> Source material
▽
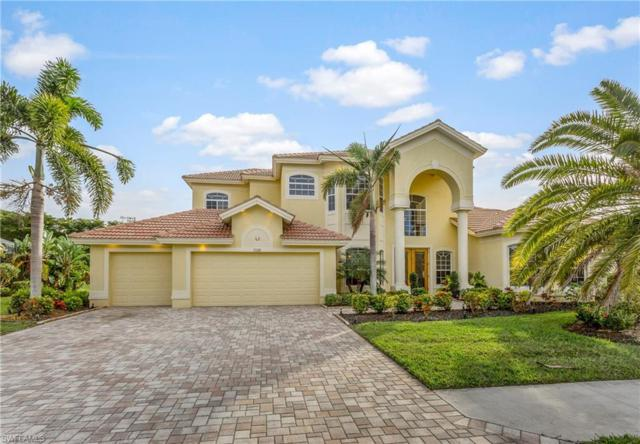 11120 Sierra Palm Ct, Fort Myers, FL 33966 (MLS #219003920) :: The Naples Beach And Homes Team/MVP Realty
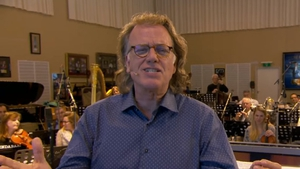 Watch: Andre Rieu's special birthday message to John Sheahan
△
▽
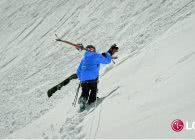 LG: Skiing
△
> What the task asks
Write back word for word every line in the entries above from the one with "11120 Sierra Palm" to the one with "Watch: Andre Rieu's", ends included, and none of the pictures.

> Answer to the problem
 11120 Sierra Palm Ct, Fort Myers, FL 33966 (MLS #219003920) :: The Naples Beach And Homes Team/MVP Realty
 Watch: Andre Rieu's special birthday message to John Sheahan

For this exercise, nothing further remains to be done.